**What the exercise asks:**
Answer these questions from the interview excerpt on liver cancer treatment:
(a) In the IMbrave150 trial, which treatment's survival graph did the Tecentriq-Avastin combination outpace?
(b) According to the excerpt, why could the study be regarded as successful?
(c) What two things does the excerpt say need to be checked about the combo treatment?

**Document passage:**
───
However, in the era of immunotherapies, researchers have recognized Avastin as an immunity booster. That is why the IMbrave150 study was so successful. In the same vein, anticancer viral drugs and CTLA-4 inhibitors such as ipilimumab are also expected to help the action of immune checkpoint inhibitors, like Avastin. This combination strategy is not limited to liver cancer but is tried in various cancers.

Q: In other immunotherapy studies, the survival graph of the treatment group and the control group “crosses over” in the first three months. Did that happen in the IMbrave150 research, too?

A: In the IMbrave150 trial, the survival graph of Tecentriq-Avastin combination therapy started to outpace that of sorafenib in the early stage. When observed for the last time, the combo treatment maintained the gap. Although we have to wait for long-term data, the study could be regarded as a successful one because it satisfied all the pre-planned goals.

Despite this, we want to see how the combo treatment affects patients' survival in real clinical settings. So, we need to check the combo’s effects on patients' long-term survival and what kind of side effects it can cause.

Q: Other first-line treatment options are all oral drugs, but both Tecentriq and Avastin are injections. Patients have to visit a hospital regularly and require a specialist’s observation during the treatment. Don’t you think the combo treatment offers low user convenience?
───
**Listed records:**
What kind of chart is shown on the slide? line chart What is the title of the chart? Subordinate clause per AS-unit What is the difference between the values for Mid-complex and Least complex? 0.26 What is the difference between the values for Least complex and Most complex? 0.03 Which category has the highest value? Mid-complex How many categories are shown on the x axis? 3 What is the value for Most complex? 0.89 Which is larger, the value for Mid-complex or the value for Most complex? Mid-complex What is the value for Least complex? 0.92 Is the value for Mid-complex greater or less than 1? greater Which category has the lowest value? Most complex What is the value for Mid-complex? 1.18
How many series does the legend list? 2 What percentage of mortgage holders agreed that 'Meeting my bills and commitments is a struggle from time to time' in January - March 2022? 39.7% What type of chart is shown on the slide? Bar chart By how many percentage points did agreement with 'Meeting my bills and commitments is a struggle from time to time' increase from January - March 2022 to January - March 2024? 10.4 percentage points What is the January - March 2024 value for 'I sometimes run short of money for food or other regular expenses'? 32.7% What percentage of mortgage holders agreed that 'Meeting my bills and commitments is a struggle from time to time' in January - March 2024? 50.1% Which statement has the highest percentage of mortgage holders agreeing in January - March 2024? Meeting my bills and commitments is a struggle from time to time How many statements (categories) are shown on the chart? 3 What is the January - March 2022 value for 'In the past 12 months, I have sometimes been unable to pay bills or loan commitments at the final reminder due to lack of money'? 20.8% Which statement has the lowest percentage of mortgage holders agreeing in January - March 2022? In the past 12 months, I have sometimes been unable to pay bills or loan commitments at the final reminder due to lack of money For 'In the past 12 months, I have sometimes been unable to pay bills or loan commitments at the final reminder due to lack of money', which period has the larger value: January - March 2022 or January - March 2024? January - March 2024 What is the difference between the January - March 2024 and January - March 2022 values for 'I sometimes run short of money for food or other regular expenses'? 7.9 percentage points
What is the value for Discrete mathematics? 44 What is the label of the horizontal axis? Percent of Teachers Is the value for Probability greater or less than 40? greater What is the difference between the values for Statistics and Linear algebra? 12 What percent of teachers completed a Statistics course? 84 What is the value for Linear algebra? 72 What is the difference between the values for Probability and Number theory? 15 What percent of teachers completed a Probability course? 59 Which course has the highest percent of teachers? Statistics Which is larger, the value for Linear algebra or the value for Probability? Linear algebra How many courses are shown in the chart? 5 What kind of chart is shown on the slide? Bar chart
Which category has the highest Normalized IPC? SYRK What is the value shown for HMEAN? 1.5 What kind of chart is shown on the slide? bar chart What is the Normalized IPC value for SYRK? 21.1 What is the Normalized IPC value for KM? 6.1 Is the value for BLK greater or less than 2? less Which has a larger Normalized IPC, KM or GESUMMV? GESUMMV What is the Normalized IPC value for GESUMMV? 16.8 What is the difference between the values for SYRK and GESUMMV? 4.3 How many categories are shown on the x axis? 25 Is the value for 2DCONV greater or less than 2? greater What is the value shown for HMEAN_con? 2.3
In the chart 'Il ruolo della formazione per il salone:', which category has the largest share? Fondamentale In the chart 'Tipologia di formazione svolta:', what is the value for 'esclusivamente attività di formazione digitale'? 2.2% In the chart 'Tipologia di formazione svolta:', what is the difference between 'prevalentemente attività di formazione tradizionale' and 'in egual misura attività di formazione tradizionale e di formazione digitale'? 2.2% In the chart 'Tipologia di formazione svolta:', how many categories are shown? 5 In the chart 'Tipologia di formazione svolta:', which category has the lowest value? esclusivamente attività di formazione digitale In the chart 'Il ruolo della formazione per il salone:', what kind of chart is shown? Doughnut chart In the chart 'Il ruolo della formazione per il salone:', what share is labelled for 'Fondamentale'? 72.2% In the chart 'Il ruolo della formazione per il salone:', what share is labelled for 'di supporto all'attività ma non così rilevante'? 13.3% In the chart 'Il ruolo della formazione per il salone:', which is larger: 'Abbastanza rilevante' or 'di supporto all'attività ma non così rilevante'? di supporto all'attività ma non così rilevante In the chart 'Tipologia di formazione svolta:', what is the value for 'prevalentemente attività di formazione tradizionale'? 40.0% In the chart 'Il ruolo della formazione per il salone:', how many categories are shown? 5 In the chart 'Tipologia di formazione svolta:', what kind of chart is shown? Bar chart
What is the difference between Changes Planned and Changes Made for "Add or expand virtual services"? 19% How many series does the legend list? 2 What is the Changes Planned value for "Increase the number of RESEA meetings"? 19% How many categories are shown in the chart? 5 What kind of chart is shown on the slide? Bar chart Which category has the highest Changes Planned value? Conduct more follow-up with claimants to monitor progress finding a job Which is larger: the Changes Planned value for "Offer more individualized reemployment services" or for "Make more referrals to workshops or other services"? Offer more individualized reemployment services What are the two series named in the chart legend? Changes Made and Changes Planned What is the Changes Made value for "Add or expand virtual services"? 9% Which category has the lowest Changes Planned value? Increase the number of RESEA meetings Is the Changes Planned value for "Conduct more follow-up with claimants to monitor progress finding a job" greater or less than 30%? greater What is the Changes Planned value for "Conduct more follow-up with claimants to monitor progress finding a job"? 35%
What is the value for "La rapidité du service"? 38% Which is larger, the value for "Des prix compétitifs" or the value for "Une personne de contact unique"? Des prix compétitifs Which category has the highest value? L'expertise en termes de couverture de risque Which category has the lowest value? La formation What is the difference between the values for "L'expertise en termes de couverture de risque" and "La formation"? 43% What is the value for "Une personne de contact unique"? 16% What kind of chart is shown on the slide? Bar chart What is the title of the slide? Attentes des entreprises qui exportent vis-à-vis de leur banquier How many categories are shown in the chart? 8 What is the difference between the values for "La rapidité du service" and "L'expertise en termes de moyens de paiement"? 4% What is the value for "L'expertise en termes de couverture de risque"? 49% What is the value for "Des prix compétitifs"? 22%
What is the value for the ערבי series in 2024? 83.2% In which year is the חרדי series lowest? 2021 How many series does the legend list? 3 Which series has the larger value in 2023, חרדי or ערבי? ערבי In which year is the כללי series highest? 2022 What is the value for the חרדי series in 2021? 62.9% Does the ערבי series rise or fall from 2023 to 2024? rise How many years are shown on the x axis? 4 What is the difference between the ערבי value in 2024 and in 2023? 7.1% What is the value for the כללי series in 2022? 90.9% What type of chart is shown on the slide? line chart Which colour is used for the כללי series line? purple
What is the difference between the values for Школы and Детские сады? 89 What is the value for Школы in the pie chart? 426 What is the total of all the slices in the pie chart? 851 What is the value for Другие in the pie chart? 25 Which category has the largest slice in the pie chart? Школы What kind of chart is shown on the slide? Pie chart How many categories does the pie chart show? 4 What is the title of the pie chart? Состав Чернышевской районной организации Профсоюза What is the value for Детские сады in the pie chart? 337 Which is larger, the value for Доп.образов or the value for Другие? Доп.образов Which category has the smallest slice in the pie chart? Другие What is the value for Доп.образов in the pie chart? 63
───
**Solution for this problem:**
(a) Sorafenib.
(b) It satisfied all the pre-planned goals.
(c) The combo's effects on patients' long-term survival, and what kind of side effects it can cause.